Potential Michael Young Suitors, Trade Packages After He Cleared Waivers
In doing so, any team can make an offer to the Phillies for Young and, assuming he will agree to a move, he'll be dealt between now and the August 31 waiver trade deadline. This doesn't mean that a deal is imminent or even likely, but there are avenues open to both parties.
There was some chatter early Thursday when Young was initially in the Phillies' lineup for an afternoon game against the Chicago Cubs then got scratched soon after. But it turns out a sore hamstring was the culprit, according to Comcast SportsNet Philadelphia.
With the trade winds possibly swirling around Young and the Phillies once again, we wanted to look at teams that might have an interest in acquiring his services for the stretch run and what they could give up to make it happen.
New York Yankees
Trade: Michael Young to New York for Dellin Betances
Sure, the Yankees just got back a pretty notable third baseman who is also over the hill.
But it's not like Alex Rodriguez solves all their problems. In fact, if you think of the media headache caused by just having A-Rod around, it could compound their issues.
Young is a surprisingly decent fit for the Yankees, who made an offer for him shortly before the July 31 trade deadline.
Their lineup still has plenty of holes, like at first base where Lyle Overbay's .246/.295/.416 line isn't going to cut it. Young's bat is hardly ideal for first base because he has no power—actually less than Overbay this season. But his .343 on-base percentage is a vast improvement over what they are currently getting.
Of course, the Phillies don't appear willing to trade anyone under any circumstance. Wallace Matthews of ESPN New York reported that Brian Cashman "ran into a brick wall" in negotiations with Ruben Amaro on July 31.
Given what we have seen with the Phillies this season, it would be surprising if that stance changed now. But you can never say never in trade talks, especially since Young is a free agent at the end of the year and under no obligation to stay in Philadelphia.
If the two sides do open negotiations, which will likely only happen if the Yankees can turn things around to get back in the playoff race, there are pieces to be had for the Phillies.
Betances just needs a change of scenery. Despite having a strong bounce-back year in Triple-A with 88 strikeouts and just 37 walks in 72.2 innings, the Yankees aren't going to give him another chance. He could be a nice player to take a gamble on and pitch out of a big league bullpen.
Boston Red Sox
Trade: Michael Young to Boston for Travis Shaw
As much fun as it is to just say the name Brock Holt, the Red Sox could stand for an upgrade at the hot corner. Young has his flaws—we have talked about his lack of pop, and there's also his porous defense—but he is an upgrade for a Boston team that has serious playoff aspirations.
Like their arch-rival Yankees, the Red Sox were interested in Young at the non-waiver deadline. He was reportedly willing to waive his no-trade clause if the Phillies were able to reach an agreement with Boston, but nothing ever materialized.
Third base has been one of the few problem areas for the Red Sox this season. As a whole, their third basemen are hitting just .235/.274/.376 with 12 home runs in 428 at-bats. Young's .276/.343/.404 line would be a nice upgrade for what is already the best offense in baseball.
The Phillies might be able to find a lower-level minor leaguer in Boston's system who would project to the majors. Amaro would have a solid Boston farm system to choose from.

● **GIVEN INFORMATION**
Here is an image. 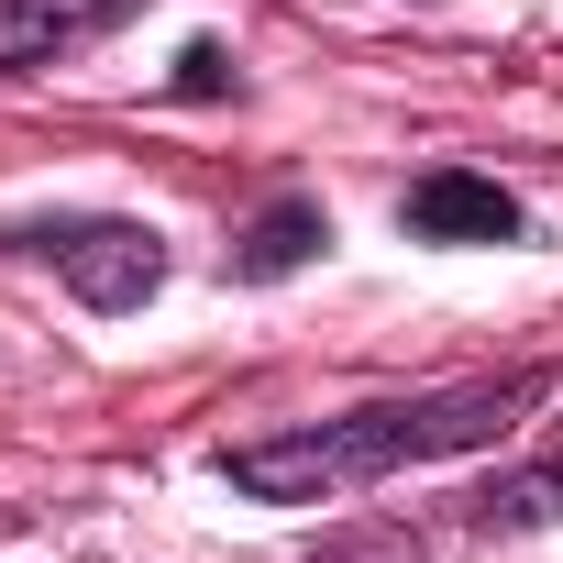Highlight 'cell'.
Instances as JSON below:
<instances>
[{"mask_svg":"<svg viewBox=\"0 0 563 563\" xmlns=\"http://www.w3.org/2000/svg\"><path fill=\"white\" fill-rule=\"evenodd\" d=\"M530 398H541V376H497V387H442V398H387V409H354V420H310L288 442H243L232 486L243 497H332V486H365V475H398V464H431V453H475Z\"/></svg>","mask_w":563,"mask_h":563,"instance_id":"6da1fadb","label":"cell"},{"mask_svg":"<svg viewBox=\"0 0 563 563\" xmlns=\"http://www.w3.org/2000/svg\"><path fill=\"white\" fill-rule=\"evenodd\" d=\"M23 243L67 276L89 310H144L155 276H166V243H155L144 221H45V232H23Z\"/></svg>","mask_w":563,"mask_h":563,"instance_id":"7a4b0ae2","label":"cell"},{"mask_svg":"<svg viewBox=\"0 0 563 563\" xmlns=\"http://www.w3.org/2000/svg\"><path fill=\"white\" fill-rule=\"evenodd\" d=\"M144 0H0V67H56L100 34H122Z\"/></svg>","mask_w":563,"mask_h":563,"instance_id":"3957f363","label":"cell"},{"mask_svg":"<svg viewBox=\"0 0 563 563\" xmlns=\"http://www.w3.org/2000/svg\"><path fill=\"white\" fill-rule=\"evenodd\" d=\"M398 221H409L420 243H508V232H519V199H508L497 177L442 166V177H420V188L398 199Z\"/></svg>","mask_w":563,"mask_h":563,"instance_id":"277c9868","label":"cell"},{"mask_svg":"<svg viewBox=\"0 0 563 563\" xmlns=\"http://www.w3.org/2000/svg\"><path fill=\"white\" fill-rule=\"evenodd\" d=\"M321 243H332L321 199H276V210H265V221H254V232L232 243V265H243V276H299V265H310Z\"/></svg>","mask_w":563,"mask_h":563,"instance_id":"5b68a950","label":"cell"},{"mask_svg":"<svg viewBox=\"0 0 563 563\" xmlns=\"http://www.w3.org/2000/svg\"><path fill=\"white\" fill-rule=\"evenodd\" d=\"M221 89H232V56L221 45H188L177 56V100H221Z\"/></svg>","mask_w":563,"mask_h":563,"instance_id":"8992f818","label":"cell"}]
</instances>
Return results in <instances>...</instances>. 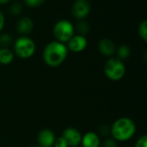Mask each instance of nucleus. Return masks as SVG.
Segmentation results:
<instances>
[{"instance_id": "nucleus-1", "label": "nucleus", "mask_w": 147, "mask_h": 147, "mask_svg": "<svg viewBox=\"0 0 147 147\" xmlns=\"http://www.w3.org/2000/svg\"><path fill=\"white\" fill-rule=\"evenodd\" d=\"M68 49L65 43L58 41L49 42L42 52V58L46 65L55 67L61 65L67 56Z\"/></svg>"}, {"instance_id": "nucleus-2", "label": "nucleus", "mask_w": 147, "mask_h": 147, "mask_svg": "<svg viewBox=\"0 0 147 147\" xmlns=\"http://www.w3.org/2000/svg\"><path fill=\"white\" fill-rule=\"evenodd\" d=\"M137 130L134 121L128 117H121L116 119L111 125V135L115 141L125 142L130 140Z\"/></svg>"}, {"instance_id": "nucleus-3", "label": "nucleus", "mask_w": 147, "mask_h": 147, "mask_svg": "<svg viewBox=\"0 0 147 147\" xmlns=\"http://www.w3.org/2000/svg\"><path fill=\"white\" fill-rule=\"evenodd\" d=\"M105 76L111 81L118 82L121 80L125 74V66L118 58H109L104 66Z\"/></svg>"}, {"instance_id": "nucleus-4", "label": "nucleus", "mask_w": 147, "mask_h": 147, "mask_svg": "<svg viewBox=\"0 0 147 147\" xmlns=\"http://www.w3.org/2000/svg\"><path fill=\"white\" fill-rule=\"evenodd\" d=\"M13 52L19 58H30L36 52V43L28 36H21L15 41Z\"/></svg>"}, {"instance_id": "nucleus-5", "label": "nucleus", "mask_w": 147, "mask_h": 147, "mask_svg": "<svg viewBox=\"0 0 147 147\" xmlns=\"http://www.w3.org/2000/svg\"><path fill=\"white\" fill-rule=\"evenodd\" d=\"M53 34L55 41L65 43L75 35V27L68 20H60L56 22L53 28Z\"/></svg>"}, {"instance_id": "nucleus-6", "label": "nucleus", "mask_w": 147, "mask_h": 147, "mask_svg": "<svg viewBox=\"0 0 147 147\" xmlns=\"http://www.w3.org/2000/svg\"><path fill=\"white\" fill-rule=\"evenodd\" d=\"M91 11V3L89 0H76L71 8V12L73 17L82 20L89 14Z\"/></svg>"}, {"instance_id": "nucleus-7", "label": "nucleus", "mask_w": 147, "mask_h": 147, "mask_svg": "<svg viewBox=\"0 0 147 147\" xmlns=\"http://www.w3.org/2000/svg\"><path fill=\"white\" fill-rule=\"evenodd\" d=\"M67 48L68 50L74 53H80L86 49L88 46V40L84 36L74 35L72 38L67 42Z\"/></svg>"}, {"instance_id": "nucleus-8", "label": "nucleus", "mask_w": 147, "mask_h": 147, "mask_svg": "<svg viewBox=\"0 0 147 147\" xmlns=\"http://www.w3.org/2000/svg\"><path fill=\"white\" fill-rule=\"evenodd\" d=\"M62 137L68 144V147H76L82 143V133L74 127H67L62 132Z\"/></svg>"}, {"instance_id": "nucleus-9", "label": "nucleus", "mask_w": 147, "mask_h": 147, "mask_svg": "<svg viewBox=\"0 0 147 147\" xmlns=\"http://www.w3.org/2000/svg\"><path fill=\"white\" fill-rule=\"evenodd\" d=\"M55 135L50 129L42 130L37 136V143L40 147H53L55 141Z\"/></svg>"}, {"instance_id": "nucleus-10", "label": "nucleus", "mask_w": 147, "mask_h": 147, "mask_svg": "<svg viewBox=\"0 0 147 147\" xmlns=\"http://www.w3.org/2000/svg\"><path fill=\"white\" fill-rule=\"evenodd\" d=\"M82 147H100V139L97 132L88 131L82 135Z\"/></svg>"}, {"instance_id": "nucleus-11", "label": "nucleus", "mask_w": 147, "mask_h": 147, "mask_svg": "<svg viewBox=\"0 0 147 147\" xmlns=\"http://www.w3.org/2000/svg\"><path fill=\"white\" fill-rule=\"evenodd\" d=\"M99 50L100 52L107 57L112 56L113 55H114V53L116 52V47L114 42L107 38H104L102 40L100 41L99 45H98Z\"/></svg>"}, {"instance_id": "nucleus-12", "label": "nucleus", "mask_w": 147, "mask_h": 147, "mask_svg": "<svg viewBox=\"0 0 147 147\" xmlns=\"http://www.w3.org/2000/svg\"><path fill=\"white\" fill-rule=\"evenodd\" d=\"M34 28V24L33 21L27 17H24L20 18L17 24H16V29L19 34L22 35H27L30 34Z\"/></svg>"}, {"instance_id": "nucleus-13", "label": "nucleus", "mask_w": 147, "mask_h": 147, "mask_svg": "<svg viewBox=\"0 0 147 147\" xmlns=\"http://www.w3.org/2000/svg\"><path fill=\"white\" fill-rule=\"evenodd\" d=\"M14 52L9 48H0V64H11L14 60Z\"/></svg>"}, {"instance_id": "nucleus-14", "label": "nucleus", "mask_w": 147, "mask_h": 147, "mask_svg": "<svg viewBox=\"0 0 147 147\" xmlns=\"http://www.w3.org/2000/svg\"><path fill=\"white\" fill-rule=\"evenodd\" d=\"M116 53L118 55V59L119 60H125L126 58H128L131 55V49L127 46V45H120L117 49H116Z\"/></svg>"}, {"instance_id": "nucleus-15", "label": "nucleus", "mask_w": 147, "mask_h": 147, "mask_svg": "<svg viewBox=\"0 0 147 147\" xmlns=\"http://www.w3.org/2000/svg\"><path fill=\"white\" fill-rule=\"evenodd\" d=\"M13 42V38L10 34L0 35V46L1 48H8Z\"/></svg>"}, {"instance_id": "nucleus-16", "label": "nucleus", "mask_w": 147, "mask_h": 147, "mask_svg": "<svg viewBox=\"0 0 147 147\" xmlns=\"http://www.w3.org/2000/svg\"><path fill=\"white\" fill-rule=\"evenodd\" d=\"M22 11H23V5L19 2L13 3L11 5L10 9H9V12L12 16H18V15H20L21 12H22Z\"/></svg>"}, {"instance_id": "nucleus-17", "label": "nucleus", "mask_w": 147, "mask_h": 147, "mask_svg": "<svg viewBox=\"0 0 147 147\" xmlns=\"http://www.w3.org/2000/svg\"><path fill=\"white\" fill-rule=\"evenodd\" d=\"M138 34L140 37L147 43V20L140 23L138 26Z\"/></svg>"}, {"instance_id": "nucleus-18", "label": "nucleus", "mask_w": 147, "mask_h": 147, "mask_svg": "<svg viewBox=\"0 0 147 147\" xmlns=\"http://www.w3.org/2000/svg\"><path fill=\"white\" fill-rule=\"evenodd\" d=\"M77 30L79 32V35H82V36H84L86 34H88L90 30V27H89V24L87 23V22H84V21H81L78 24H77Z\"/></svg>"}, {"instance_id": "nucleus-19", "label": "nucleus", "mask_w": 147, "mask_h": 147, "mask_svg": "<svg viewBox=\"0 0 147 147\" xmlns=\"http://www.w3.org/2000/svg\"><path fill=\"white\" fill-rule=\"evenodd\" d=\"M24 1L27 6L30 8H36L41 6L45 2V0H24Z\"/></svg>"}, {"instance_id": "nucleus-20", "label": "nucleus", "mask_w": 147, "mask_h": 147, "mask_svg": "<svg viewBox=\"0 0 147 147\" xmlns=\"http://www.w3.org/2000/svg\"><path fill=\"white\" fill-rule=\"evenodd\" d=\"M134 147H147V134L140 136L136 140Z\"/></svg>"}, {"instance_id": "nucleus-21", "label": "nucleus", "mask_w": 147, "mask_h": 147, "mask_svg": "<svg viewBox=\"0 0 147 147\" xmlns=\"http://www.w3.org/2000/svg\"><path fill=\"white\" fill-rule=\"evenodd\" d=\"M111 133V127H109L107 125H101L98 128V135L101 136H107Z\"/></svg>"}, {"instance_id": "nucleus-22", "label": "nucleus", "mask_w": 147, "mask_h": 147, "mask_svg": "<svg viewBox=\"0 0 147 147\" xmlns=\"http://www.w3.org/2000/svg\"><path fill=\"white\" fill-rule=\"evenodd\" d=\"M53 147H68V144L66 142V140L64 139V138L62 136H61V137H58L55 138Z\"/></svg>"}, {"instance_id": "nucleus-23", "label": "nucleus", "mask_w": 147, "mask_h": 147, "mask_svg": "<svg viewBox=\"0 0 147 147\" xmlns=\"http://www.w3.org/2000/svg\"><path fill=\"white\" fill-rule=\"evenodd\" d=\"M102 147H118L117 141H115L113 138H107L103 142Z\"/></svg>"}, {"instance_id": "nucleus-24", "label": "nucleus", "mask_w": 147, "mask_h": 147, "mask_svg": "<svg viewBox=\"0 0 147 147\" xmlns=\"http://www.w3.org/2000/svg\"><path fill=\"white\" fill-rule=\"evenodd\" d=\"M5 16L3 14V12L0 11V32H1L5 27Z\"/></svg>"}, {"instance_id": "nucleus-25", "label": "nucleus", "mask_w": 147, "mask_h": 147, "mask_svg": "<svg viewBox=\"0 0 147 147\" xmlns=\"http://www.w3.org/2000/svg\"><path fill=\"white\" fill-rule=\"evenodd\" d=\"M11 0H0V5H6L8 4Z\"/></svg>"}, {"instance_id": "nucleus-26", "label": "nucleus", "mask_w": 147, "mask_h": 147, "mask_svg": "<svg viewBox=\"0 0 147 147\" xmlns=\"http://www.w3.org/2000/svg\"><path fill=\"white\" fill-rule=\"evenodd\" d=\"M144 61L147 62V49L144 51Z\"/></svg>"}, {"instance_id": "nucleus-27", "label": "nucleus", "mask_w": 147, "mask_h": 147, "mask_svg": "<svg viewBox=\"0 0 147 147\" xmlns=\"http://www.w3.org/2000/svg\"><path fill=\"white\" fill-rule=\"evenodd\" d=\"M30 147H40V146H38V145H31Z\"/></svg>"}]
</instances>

● **WHAT THE TASK REQUIRES**
Pick up the article on possible trade partners for Michael Young right after its last sentence and keep writing it.

● **ANSWER FOR THE TASK**
Despite having a high strikeout total in Double-A this season, Shaw is without a clearly defined position and is buried deep down the depth chart in Boston. He is a tweener limited to first base without possessing the kind of power necessary to play there.
Shaw does have some offensive upside. He's got a solid swing and approach that give him a chance to hit for average and get on base at a respectable clip.
Trade: Michael Young to Cleveland for Tony Wolters
There are two problems, as I see it, with the Indians acquiring Young, and one reasonable explanation for it to happen.
The two reasons against it are that Cleveland already has a young third baseman in Lonnie Chisenhall who needs to get consistent reps for the team to know what it has in him. Young basically fills the same basic role as a platoon player who can't hit lefties (.230/.325/.380 in 2013).
However, if one were to make an argument for Young, it would be that his splits versus right-handed pitching are better than Chisenhall's (.292/.349/.412 vs. .257/.298/.404). The team just designated Mark Reynolds for assignment, leaving them with a potential hole to fill.
There are other issues the Indians have to worry about, like taking on additional salary and trading away a prospect, but those are minor considering that the Phillies could increase their take ever so slightly by absorbing the rest of Young's contract.
Wolters actually serves a purpose for the Phillies. He converted to catcher this season after being a shortstop and second baseman the previous three years. While still learning to play the position, the 21-year-old has some skills (arm strength, fringe-average power) that can be attractive as a reclamation project.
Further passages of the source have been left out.